Les banques françaises moins sensibles à la nouvelle donne réglementaire
Avec les nouvelles règles de calcul sur les actifs pondérés du risque publiées par le comité de Bâle et la Commission européenne, les établissements français devraient tirer leur épingle du jeu comparativement à leurs homologues. Selon une étude de Credit Suisse, les encours pondérés du risque au sein du secteur devraient croître de 479 milliards d’euros, augmentant le montant des fonds propres requis et pouvant affecter en moyenne le ratio tier one de 0,9 point. Côté français, BNP Paribas (BNP) et la Société Générale (SG) devraient voir leurs encours croître de 3,2 % et 6,4 %, l’impact négatif sur leur ratio tier one pouvant être de respectivement 0,2 et 0,4 %. En revanche, des établissements comme Deutsche Bank, UBS ou Barclays verraient leurs encours bondir de 28,2 % (impact sur le tier one de 1,7 %), de 23,5 % (1,9 %) et 18,1 % (1,1 %)

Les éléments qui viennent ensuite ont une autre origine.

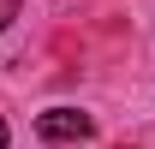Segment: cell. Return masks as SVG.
Wrapping results in <instances>:
<instances>
[{
  "mask_svg": "<svg viewBox=\"0 0 155 149\" xmlns=\"http://www.w3.org/2000/svg\"><path fill=\"white\" fill-rule=\"evenodd\" d=\"M6 143H12V131H6V119H0V149H6Z\"/></svg>",
  "mask_w": 155,
  "mask_h": 149,
  "instance_id": "3957f363",
  "label": "cell"
},
{
  "mask_svg": "<svg viewBox=\"0 0 155 149\" xmlns=\"http://www.w3.org/2000/svg\"><path fill=\"white\" fill-rule=\"evenodd\" d=\"M18 6H24V0H0V30H6V24L18 18Z\"/></svg>",
  "mask_w": 155,
  "mask_h": 149,
  "instance_id": "7a4b0ae2",
  "label": "cell"
},
{
  "mask_svg": "<svg viewBox=\"0 0 155 149\" xmlns=\"http://www.w3.org/2000/svg\"><path fill=\"white\" fill-rule=\"evenodd\" d=\"M90 131H96V119L78 113V108H48V113H36V137H42V143H84Z\"/></svg>",
  "mask_w": 155,
  "mask_h": 149,
  "instance_id": "6da1fadb",
  "label": "cell"
}]
</instances>
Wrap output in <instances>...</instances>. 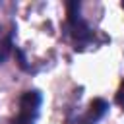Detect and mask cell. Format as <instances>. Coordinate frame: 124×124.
<instances>
[{
	"mask_svg": "<svg viewBox=\"0 0 124 124\" xmlns=\"http://www.w3.org/2000/svg\"><path fill=\"white\" fill-rule=\"evenodd\" d=\"M41 103H43V95L39 91H35V89L23 91L21 97H19L17 112L10 120V124H35L37 118H39Z\"/></svg>",
	"mask_w": 124,
	"mask_h": 124,
	"instance_id": "obj_1",
	"label": "cell"
},
{
	"mask_svg": "<svg viewBox=\"0 0 124 124\" xmlns=\"http://www.w3.org/2000/svg\"><path fill=\"white\" fill-rule=\"evenodd\" d=\"M68 29H70V35H72L74 43L79 45V46L87 45L93 37L89 25L83 21V17L79 14V4H76V2L68 4Z\"/></svg>",
	"mask_w": 124,
	"mask_h": 124,
	"instance_id": "obj_2",
	"label": "cell"
},
{
	"mask_svg": "<svg viewBox=\"0 0 124 124\" xmlns=\"http://www.w3.org/2000/svg\"><path fill=\"white\" fill-rule=\"evenodd\" d=\"M107 108H108L107 101H103V99H93L91 105H89V110H87V114H85V118H83V124H95L99 118L105 116Z\"/></svg>",
	"mask_w": 124,
	"mask_h": 124,
	"instance_id": "obj_3",
	"label": "cell"
},
{
	"mask_svg": "<svg viewBox=\"0 0 124 124\" xmlns=\"http://www.w3.org/2000/svg\"><path fill=\"white\" fill-rule=\"evenodd\" d=\"M12 45H14V27L0 25V62H4L10 56Z\"/></svg>",
	"mask_w": 124,
	"mask_h": 124,
	"instance_id": "obj_4",
	"label": "cell"
},
{
	"mask_svg": "<svg viewBox=\"0 0 124 124\" xmlns=\"http://www.w3.org/2000/svg\"><path fill=\"white\" fill-rule=\"evenodd\" d=\"M116 103L124 108V81L120 83V87H118V93H116Z\"/></svg>",
	"mask_w": 124,
	"mask_h": 124,
	"instance_id": "obj_5",
	"label": "cell"
}]
</instances>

« Les autorités de régulation françaises semblent avoir anticipé ces nouvelles règles en ayant d’ores et déjà doublé le minimum standard requis en termes de capitaux », explique le bureau d’études.

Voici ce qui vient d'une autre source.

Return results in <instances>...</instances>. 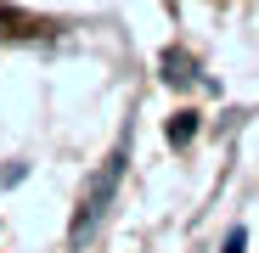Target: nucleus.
<instances>
[{"label":"nucleus","instance_id":"obj_1","mask_svg":"<svg viewBox=\"0 0 259 253\" xmlns=\"http://www.w3.org/2000/svg\"><path fill=\"white\" fill-rule=\"evenodd\" d=\"M118 163H124V152H113L107 163H102V175L91 180V191H84V203H79V214H73V236H84L96 220H102V203L113 197V186H118Z\"/></svg>","mask_w":259,"mask_h":253},{"label":"nucleus","instance_id":"obj_2","mask_svg":"<svg viewBox=\"0 0 259 253\" xmlns=\"http://www.w3.org/2000/svg\"><path fill=\"white\" fill-rule=\"evenodd\" d=\"M46 28H51L46 17H28V12L0 6V39H34V34H46Z\"/></svg>","mask_w":259,"mask_h":253},{"label":"nucleus","instance_id":"obj_3","mask_svg":"<svg viewBox=\"0 0 259 253\" xmlns=\"http://www.w3.org/2000/svg\"><path fill=\"white\" fill-rule=\"evenodd\" d=\"M197 135V113H175V118H169V141H175V146H186Z\"/></svg>","mask_w":259,"mask_h":253},{"label":"nucleus","instance_id":"obj_4","mask_svg":"<svg viewBox=\"0 0 259 253\" xmlns=\"http://www.w3.org/2000/svg\"><path fill=\"white\" fill-rule=\"evenodd\" d=\"M226 253H242V231H231V236H226Z\"/></svg>","mask_w":259,"mask_h":253}]
</instances>
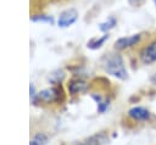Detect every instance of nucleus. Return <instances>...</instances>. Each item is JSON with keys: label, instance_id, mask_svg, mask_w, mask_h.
Wrapping results in <instances>:
<instances>
[{"label": "nucleus", "instance_id": "f257e3e1", "mask_svg": "<svg viewBox=\"0 0 156 145\" xmlns=\"http://www.w3.org/2000/svg\"><path fill=\"white\" fill-rule=\"evenodd\" d=\"M104 67L108 74H111L118 79H126L128 76L126 67H124V63H123V60L119 55L108 56L106 58V61L104 62Z\"/></svg>", "mask_w": 156, "mask_h": 145}, {"label": "nucleus", "instance_id": "f03ea898", "mask_svg": "<svg viewBox=\"0 0 156 145\" xmlns=\"http://www.w3.org/2000/svg\"><path fill=\"white\" fill-rule=\"evenodd\" d=\"M140 58L146 65H150V63H155L156 62V40H154L152 43H150L149 45H146L141 50Z\"/></svg>", "mask_w": 156, "mask_h": 145}, {"label": "nucleus", "instance_id": "7ed1b4c3", "mask_svg": "<svg viewBox=\"0 0 156 145\" xmlns=\"http://www.w3.org/2000/svg\"><path fill=\"white\" fill-rule=\"evenodd\" d=\"M77 17H78V13L76 10L73 9H69V10H66L65 12H62L60 15V18H58V26L62 27V28H66L71 24H73L76 21H77Z\"/></svg>", "mask_w": 156, "mask_h": 145}, {"label": "nucleus", "instance_id": "20e7f679", "mask_svg": "<svg viewBox=\"0 0 156 145\" xmlns=\"http://www.w3.org/2000/svg\"><path fill=\"white\" fill-rule=\"evenodd\" d=\"M139 40H140V34H134V35H130V37L119 38V39L116 41L115 46H116V49H118V50H123V49H127V48H129V46L135 45Z\"/></svg>", "mask_w": 156, "mask_h": 145}, {"label": "nucleus", "instance_id": "39448f33", "mask_svg": "<svg viewBox=\"0 0 156 145\" xmlns=\"http://www.w3.org/2000/svg\"><path fill=\"white\" fill-rule=\"evenodd\" d=\"M129 117L134 118L135 121H146L150 118V112L144 108V107H140V106H136V107H133L129 110L128 112Z\"/></svg>", "mask_w": 156, "mask_h": 145}, {"label": "nucleus", "instance_id": "423d86ee", "mask_svg": "<svg viewBox=\"0 0 156 145\" xmlns=\"http://www.w3.org/2000/svg\"><path fill=\"white\" fill-rule=\"evenodd\" d=\"M88 89V84L83 80H72L68 84V90L71 94H79Z\"/></svg>", "mask_w": 156, "mask_h": 145}, {"label": "nucleus", "instance_id": "0eeeda50", "mask_svg": "<svg viewBox=\"0 0 156 145\" xmlns=\"http://www.w3.org/2000/svg\"><path fill=\"white\" fill-rule=\"evenodd\" d=\"M38 96H39L41 100H44V101H54V100H56L57 96H58V90L55 89V88L45 89V90H41V91L38 94Z\"/></svg>", "mask_w": 156, "mask_h": 145}, {"label": "nucleus", "instance_id": "6e6552de", "mask_svg": "<svg viewBox=\"0 0 156 145\" xmlns=\"http://www.w3.org/2000/svg\"><path fill=\"white\" fill-rule=\"evenodd\" d=\"M46 143H48V136L44 133H38L32 139V141L29 143V145H46Z\"/></svg>", "mask_w": 156, "mask_h": 145}, {"label": "nucleus", "instance_id": "1a4fd4ad", "mask_svg": "<svg viewBox=\"0 0 156 145\" xmlns=\"http://www.w3.org/2000/svg\"><path fill=\"white\" fill-rule=\"evenodd\" d=\"M115 24H116V19L111 18V19H110V21H107L106 23H102V24L100 26V29H101L102 32H106V30H108V29L113 28V27H115Z\"/></svg>", "mask_w": 156, "mask_h": 145}, {"label": "nucleus", "instance_id": "9d476101", "mask_svg": "<svg viewBox=\"0 0 156 145\" xmlns=\"http://www.w3.org/2000/svg\"><path fill=\"white\" fill-rule=\"evenodd\" d=\"M105 40H106V37L101 38V39H100V40H98L95 44H94V43H89V46H90L91 49H96V48H100V46H101V44H102Z\"/></svg>", "mask_w": 156, "mask_h": 145}, {"label": "nucleus", "instance_id": "9b49d317", "mask_svg": "<svg viewBox=\"0 0 156 145\" xmlns=\"http://www.w3.org/2000/svg\"><path fill=\"white\" fill-rule=\"evenodd\" d=\"M98 104H99V111H100V112L105 111V110H106V107L108 106V102H107V101H104V102H101V100H100Z\"/></svg>", "mask_w": 156, "mask_h": 145}, {"label": "nucleus", "instance_id": "f8f14e48", "mask_svg": "<svg viewBox=\"0 0 156 145\" xmlns=\"http://www.w3.org/2000/svg\"><path fill=\"white\" fill-rule=\"evenodd\" d=\"M128 1H129V4L133 5V6H139L144 0H128Z\"/></svg>", "mask_w": 156, "mask_h": 145}, {"label": "nucleus", "instance_id": "ddd939ff", "mask_svg": "<svg viewBox=\"0 0 156 145\" xmlns=\"http://www.w3.org/2000/svg\"><path fill=\"white\" fill-rule=\"evenodd\" d=\"M34 87L33 85H30V96H32V99H34Z\"/></svg>", "mask_w": 156, "mask_h": 145}, {"label": "nucleus", "instance_id": "4468645a", "mask_svg": "<svg viewBox=\"0 0 156 145\" xmlns=\"http://www.w3.org/2000/svg\"><path fill=\"white\" fill-rule=\"evenodd\" d=\"M151 82H152V83H155V84H156V73H155V74H154V77H152V78H151Z\"/></svg>", "mask_w": 156, "mask_h": 145}, {"label": "nucleus", "instance_id": "2eb2a0df", "mask_svg": "<svg viewBox=\"0 0 156 145\" xmlns=\"http://www.w3.org/2000/svg\"><path fill=\"white\" fill-rule=\"evenodd\" d=\"M91 140H93V139H91ZM91 140H90V141H87V143H83L82 145H94V144L91 143Z\"/></svg>", "mask_w": 156, "mask_h": 145}, {"label": "nucleus", "instance_id": "dca6fc26", "mask_svg": "<svg viewBox=\"0 0 156 145\" xmlns=\"http://www.w3.org/2000/svg\"><path fill=\"white\" fill-rule=\"evenodd\" d=\"M154 2H155V6H156V0H154Z\"/></svg>", "mask_w": 156, "mask_h": 145}]
</instances>
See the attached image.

Le risque de marché réglementaire se révèle moindre chez les banques françaises. « Dans le secteur, les actifs présentant un risque de marché réglementaire représentent entre 5 et 10 % de l’ensemble des actifs pondérés du risque », explique Credit Suisse. Ce pourcentage s’élève à 6,5 % pour SG et dépasse légèrement les 4 % pour BNP, contre plus de 13 % et 9 % chez HSBC et Royal Bank of Scotland. « Avec les changements légaux à venir pouvant tripler les charges capitalistiques, le potentiel d’une réduction significative du ratio tier one est des plus significatifs», poursuit Credit Suisse.